Пролог о замечательном аппетите
Официант подошел к метрдотелю скользящей и быстрой походкой. Приблизившись к телу и будучи допущен, он выстрелил взглядом в удаленный столик, заставленный яствами.
– В чем же дело? – равнодушно спросил мэтр.
– У клиента жор, – донес на посетителя официант.
– В самом деле? С чего ты решил? И слава Богу, в конце концов.
– Пойдите и полюбуйтесь сами. Он заказал два первых блюда, горячее – рыбу, мясо и птицу; шашлык из осетрины; салат оливье, две порции; закуску – нарезочку, икру, грибной паштет. Котлеты по-киевски. Селедку под шубой. Суфле. Винегрет. Полулитровый графин водки, литр минеральной воды. Соусы и приправы. Мороженое, полкило. Фирменный торт.
Речь официанта тоже казалась фирменной, ибо здесь человека красило место.
Метрдотель, старомодно одетый по всей форме, вооружился моноклем и присмотрелся.

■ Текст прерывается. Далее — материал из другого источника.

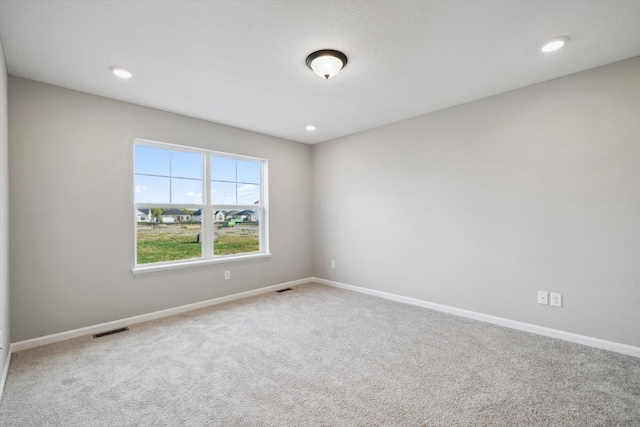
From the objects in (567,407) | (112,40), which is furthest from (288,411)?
(112,40)

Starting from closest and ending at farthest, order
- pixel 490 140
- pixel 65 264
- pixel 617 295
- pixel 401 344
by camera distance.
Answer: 1. pixel 617 295
2. pixel 401 344
3. pixel 65 264
4. pixel 490 140

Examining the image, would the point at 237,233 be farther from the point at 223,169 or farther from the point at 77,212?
the point at 77,212

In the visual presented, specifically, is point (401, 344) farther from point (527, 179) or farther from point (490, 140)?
point (490, 140)

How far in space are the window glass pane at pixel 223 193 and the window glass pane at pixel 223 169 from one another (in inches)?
2.9

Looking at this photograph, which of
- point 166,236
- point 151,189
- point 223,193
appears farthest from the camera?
point 223,193

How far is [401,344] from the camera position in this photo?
110 inches

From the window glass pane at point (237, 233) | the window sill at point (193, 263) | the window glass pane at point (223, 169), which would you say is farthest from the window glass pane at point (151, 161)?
the window sill at point (193, 263)

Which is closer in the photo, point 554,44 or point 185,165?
point 554,44

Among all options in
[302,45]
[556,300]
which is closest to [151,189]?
[302,45]

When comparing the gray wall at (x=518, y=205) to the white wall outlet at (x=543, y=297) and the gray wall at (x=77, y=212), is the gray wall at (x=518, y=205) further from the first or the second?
the gray wall at (x=77, y=212)

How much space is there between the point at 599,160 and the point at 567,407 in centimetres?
213

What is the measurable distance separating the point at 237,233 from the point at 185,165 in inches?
48.8

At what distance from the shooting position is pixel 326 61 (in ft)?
7.91

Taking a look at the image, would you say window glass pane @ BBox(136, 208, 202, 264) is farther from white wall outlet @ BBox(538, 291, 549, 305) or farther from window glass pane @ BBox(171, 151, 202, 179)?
white wall outlet @ BBox(538, 291, 549, 305)
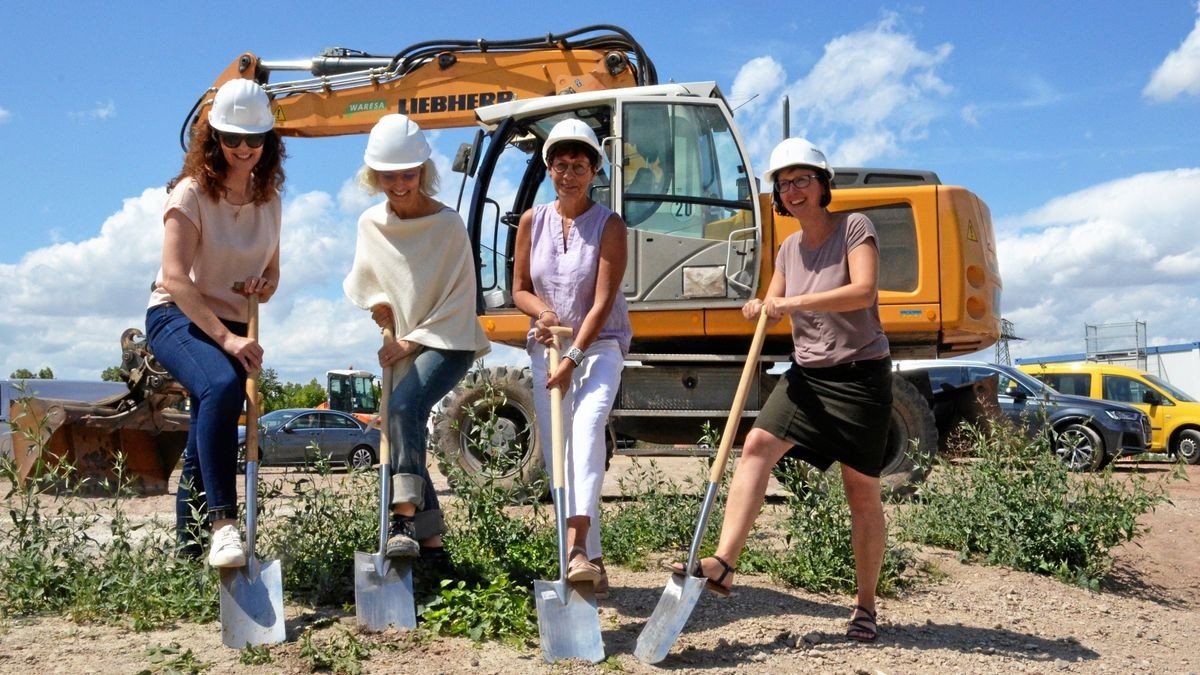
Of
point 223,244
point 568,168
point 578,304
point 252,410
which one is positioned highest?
point 568,168

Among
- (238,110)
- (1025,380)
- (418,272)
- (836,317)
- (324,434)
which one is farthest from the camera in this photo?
(324,434)

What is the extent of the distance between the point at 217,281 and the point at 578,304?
4.84 ft

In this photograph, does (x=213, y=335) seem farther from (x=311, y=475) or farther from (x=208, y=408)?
(x=311, y=475)

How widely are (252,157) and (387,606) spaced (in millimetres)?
1865

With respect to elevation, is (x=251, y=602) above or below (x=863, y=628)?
above

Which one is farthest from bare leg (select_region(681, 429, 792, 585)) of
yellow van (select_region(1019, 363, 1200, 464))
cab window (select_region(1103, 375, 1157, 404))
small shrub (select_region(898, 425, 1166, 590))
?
cab window (select_region(1103, 375, 1157, 404))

– Он один? – поинтересовался он недоверчиво.
– Пока что один. И все сжирает сам, персонально. Ложку – сюда, вилку – туда. Хлоп одну рюмку, хлоп другую. Хлоп четвертую. И запивает из бокала. Объедки сбрасывает в противуположный прибор, который был пуст. Извел полсолонки и перечницу. Одной горчицы и хрена смолотил ужасно сколько, с белым-то хлебом. А хлеба – каравай.
– Ну, пошли, – согласился покровитель.
По пути он все пристальнее изучал едока:
– Вроде худенький мужичок. М-да. Видок затрапезный. Ты рассчитал его?
– В том-то все и дело, что нет.
– Гамлет! (это было паспортное имя официанта). Ты видишь, во что он одет?
– Не по уровню заведения, каюсь и казнюсь. Не из места ли заключения, прямо к нам?
– Тогда какого же черта ты приволок ему столько еды?
– Простите, господин Бургомистров, доверчивый я… сельская молодежь… Если он из места заключения, то деньги у него, возможно, имеются…
Оба остановились у столика и напряженно уставились на мужчину, который жадно уписывал, беря то от одного блюда, то от другого. Клиент был одет в поношенный костюм с полосатым и неуловимо волосатым галстуком. Штиблет не разглядеть, хотя и притоптывает. Крупные залысины, острый нос не без бородавки с волосом, истертый ворот рубашки. Питается неопрятно, пьет от души. И на душе этой – праздник. Неприятное положение. Что, если на душе – грех, и смертный? Грех неплатежеспособности?